WHAT YOU WILL DO = Bring back every record exactly, except for the pictures, which stay out.

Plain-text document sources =
# # # # # # #

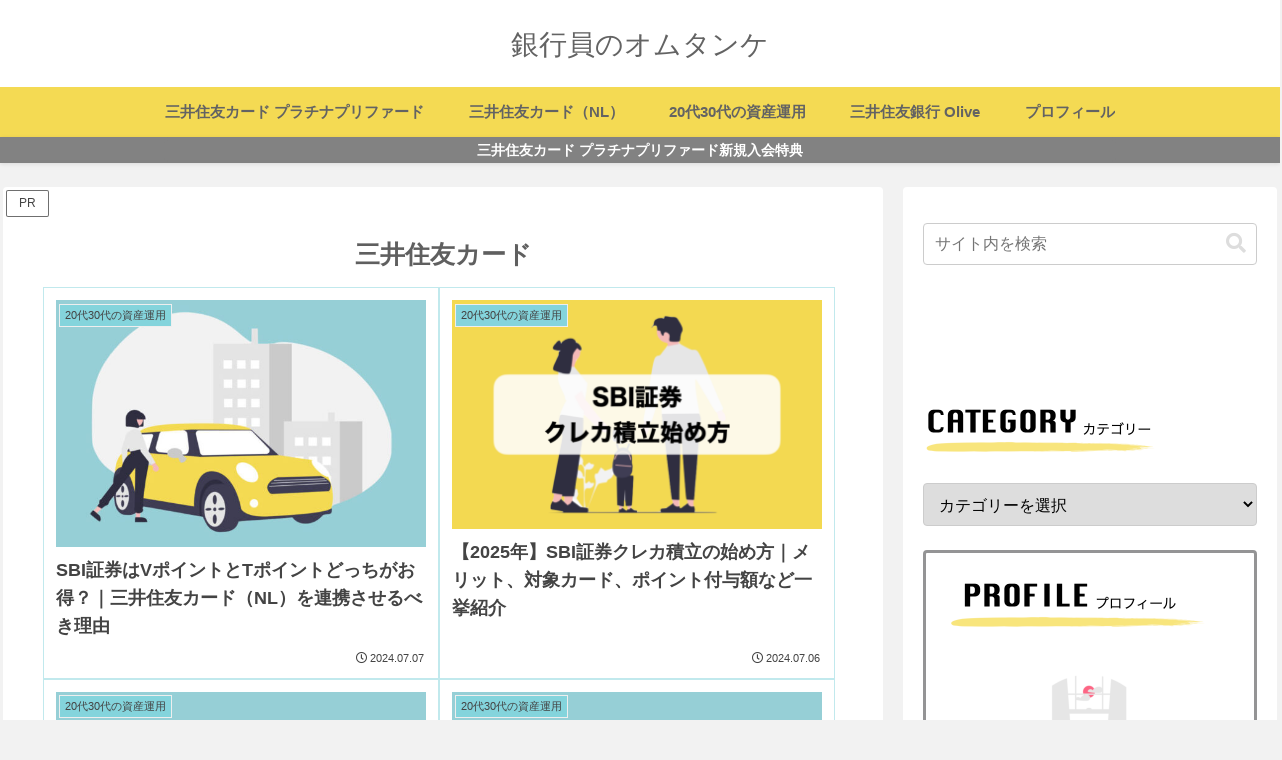

--- FILE ---
content_type: text/html; charset=utf-8
request_url: https://www.google.com/recaptcha/api2/aframe
body_size: 265
content:
<!DOCTYPE HTML><html><head><meta http-equiv="content-type" content="text/html; charset=UTF-8"></head><body><script nonce="0NR-Wr8dVcWaPhyWsthjQg">/** Anti-fraud and anti-abuse applications only. See google.com/recaptcha */ try{var clients={'sodar':'https://pagead2.googlesyndication.com/pagead/sodar?'};window.addEventListener("message",function(a){try{if(a.source===window.parent){var b=JSON.parse(a.data);var c=clients[b['id']];if(c){var d=document.createElement('img');d.src=c+b['params']+'&rc='+(localStorage.getItem("rc::a")?sessionStorage.getItem("rc::b"):"");window.document.body.appendChild(d);sessionStorage.setItem("rc::e",parseInt(sessionStorage.getItem("rc::e")||0)+1);localStorage.setItem("rc::h",'1768847556911');}}}catch(b){}});window.parent.postMessage("_grecaptcha_ready", "*");}catch(b){}</script></body></html>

# # # # # # #

ANSWER TO THE EXERCISE =
--- FILE ---
content_type: text/html; charset=utf-8
request_url: https://www.google.com/recaptcha/api2/aframe
body_size: 265
content:
<!DOCTYPE HTML><html><head><meta http-equiv="content-type" content="text/html; charset=UTF-8"></head><body><script nonce="0NR-Wr8dVcWaPhyWsthjQg">/** Anti-fraud and anti-abuse applications only. See google.com/recaptcha */ try{var clients={'sodar':'https://pagead2.googlesyndication.com/pagead/sodar?'};window.addEventListener("message",function(a){try{if(a.source===window.parent){var b=JSON.parse(a.data);var c=clients[b['id']];if(c){var d=document.createElement('img');d.src=c+b['params']+'&rc='+(localStorage.getItem("rc::a")?sessionStorage.getItem("rc::b"):"");window.document.body.appendChild(d);sessionStorage.setItem("rc::e",parseInt(sessionStorage.getItem("rc::e")||0)+1);localStorage.setItem("rc::h",'1768847556911');}}}catch(b){}});window.parent.postMessage("_grecaptcha_ready", "*");}catch(b){}</script></body></html>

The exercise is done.